2. Pesquisa das Terroristas del Amor
As artistas Dhiovana Barroso e Marissa Noana, que formam o grupo As Terroristas del Amor, têm no cerne do trabalho a perspectiva Mátria, palavra que toma acento nas disputas contra-hegemônicas dos estudos de gênero. No trabalho das duas artistas, a perspectiva Mátria se funda nas indagações sobre como o presente dos seus corpos pode configurar suas imagens projetadas para as próximas cinco décadas. Mais que uma previsão sobre as marcas físicas do tempo, importa confabular sobre o que vive e guarda os traços de seus ancestrais. Esse trânsito espiralado de temporalidades, que se inscreve nos corpos, responde com tintas, desenhos, colagens, bordados e técnicas diversas à pergunta sobre o como viver no futuro. Um futuro no agora. Um entrelaçado de tempos confabulados na matéria artística.

Sobre as artistas
Terroristas del Amor é um coletivo formado pelas artistas fortalezenses Dhiovana e Marissa que teve início em 2018 e atua com diversas linguagens, entre elas, ilustrações, muralismo, animações, design, fotografias, bordados e outras experimentações no campo das artes visuais. Suas obras são, em grande maioria, autobiográficas e falam sobre os seus corpos, apresentando modos de defesa, proteção e ataque contra a heterocidade. Em 2020, participaram da exposição Conflito, Insurgências e Resistências, com o mural Truar, parceria com o Coletivo Nacional Trovoa, no SESC Santana, em São Paulo. No mesmo ano, fizeram parte da exposição Grande Circular com a obra “terraaterra”, no Museu de Arte Contemporânea do Centro Dragão do Mar. Foram selecionadas em 2020 e 2019 para o Salão de Abril de Fortaleza.

· · · ·

Requisitos do exercício —
A) Reproduza sem alterações os registros, começando na linha que contém "Which reference object" e indo até o fim dos registros.
B) Dê seguimento ao texto sobre o coletivo Terroristas del Amor a partir do ponto em que ele termina.

[Trecho de um conjunto de dados]

· · · ·

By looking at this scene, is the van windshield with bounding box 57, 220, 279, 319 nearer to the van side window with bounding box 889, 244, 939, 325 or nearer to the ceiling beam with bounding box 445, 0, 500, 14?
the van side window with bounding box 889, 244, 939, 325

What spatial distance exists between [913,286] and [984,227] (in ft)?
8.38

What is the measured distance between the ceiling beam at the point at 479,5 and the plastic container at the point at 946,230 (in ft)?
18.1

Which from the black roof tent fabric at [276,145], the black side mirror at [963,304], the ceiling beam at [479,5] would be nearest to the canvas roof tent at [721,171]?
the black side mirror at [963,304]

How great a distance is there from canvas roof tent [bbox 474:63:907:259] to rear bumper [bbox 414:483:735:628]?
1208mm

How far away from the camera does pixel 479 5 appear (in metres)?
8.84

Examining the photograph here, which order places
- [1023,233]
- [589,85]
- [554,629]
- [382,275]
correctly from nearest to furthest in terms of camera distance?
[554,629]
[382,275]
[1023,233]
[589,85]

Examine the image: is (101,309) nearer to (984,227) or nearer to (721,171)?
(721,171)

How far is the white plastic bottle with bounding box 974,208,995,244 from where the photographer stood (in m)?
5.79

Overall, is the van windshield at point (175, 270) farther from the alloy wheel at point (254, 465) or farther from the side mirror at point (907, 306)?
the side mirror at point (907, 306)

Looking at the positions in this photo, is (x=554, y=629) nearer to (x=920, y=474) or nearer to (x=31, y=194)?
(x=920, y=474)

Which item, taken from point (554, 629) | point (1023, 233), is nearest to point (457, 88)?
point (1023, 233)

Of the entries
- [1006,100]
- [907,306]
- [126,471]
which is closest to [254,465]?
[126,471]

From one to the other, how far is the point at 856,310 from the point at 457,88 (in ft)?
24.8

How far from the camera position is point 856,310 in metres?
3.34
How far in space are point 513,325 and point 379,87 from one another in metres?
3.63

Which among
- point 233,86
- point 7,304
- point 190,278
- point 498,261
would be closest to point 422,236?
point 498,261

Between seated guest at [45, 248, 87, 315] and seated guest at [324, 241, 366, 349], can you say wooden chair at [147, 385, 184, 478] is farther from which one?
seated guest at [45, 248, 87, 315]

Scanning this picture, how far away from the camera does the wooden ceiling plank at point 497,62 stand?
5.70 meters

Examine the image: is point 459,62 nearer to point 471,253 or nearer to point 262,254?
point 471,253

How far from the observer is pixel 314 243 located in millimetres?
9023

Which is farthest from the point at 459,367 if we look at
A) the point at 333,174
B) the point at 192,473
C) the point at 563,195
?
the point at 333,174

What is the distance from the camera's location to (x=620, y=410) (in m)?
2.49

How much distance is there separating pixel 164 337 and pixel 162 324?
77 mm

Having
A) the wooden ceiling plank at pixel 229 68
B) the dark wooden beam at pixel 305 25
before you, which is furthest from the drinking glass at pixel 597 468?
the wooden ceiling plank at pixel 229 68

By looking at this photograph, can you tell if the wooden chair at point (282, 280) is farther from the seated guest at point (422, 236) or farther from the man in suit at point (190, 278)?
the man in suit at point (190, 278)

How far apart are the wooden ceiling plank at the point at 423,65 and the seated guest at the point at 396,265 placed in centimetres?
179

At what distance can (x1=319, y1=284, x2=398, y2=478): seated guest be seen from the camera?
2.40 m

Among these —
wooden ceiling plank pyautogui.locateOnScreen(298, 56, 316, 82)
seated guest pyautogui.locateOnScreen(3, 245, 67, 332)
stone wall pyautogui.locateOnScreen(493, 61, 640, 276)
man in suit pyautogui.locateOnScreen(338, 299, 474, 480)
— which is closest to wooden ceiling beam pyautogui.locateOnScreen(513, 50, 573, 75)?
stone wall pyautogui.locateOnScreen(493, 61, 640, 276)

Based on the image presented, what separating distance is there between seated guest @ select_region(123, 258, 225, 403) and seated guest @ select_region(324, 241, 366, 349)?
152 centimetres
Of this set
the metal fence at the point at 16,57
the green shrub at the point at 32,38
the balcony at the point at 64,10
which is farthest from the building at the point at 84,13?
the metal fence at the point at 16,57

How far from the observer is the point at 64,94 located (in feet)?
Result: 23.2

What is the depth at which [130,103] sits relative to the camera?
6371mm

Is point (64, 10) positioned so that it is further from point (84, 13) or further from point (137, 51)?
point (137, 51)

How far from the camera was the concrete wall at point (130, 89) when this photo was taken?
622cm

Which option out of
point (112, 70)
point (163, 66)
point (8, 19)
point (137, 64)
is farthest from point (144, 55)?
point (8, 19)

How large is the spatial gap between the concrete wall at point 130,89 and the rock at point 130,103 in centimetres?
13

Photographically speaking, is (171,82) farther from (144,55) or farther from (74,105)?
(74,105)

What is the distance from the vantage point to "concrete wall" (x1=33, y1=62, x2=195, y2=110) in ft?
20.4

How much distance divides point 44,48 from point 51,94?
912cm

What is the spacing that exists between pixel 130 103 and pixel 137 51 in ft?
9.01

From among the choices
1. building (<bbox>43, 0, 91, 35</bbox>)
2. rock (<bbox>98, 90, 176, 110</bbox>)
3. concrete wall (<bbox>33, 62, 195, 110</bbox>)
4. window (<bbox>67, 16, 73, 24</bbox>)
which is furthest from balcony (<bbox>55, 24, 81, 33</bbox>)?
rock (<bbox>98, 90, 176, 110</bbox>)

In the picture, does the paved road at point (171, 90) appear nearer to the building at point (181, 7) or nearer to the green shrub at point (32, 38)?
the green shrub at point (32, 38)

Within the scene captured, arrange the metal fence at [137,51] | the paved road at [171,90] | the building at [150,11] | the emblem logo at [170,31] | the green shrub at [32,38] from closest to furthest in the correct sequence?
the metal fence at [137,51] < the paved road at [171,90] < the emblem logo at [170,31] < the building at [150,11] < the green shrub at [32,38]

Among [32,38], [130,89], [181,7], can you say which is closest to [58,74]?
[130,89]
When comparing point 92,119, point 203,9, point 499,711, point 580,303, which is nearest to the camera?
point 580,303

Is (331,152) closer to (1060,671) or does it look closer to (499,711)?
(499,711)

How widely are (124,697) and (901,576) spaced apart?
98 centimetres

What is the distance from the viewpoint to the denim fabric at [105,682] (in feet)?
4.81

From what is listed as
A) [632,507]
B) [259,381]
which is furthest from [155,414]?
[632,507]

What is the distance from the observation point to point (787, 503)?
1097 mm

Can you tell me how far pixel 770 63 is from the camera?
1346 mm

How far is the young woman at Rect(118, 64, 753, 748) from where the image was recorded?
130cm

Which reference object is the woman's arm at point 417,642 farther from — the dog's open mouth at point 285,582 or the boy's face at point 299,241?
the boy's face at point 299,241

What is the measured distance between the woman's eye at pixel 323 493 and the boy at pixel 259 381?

· · · ·

Tarefas resolvidas —
A)
Which reference object is the woman's arm at point 417,642 farther from — the dog's open mouth at point 285,582 or the boy's face at point 299,241?
the boy's face at point 299,241

What is the measured distance between the woman's eye at pixel 323 493 and the boy at pixel 259 381?

B)
3. Pesquisa de Iago Barreto e Climério Anacé
O trabalho de investigação de Iago Barreto e Climério Anacé, artistas e pesquisadores dos povos indígenas, resultou da imersão no arquivo de imagens produzidas por eles durante os acampamentos “Terra Livre”, nos quatro anos do governo Bolsonaro. O arquivo foi a fonte a partir da qual os recortes e ações sobre essas imagens foram sendo formuladas como uma intervenção na matéria. O trabalho com o vermelho foi ocupando lugar nas fotografias, ganhando força em conjunção com o contraste com o preto e branco, à medida em que o embate com as imagens reverberava, não apenas os fatos violentos que ocorreram nos acampamentos, mas toda uma expressividade de rostos e gestos impressos na matéria imagética. A problemática do lugar do registro de imagens no campo da arte, que aos poucos vai ocupando o espaço expositivo, parece ser a principal fonte de diálogo entre a pesquisa proposta e as obras expostas, sobretudo em Negros na Piscina.

Sobre o artista Iago
Artista, Arte Educador e Cineclubista. Colaborador do Museu Indígena Tremembé desde 2014, professor na escola de cinema indígena jenipapo-kanindé e Coordenador pedagógico da escola brotar Cinema com o Povo Anacé. Curador da exposição “Nas aldeias: o cotidiano sob o olhar da juventude indígena do Ceará”, e na “Sussurros Ancestrais”, exposição do Coletivo Tamain. Trabalha com arte educação dentro dos povos indígenas desde 2015, tendo feito formações de fotografia e vídeo em vários povos indígenas do Ceará, como os tapeba, pitaguary, tremembé, jenipapo-kanindé, anacé, kanindé, potiguara e tabajara.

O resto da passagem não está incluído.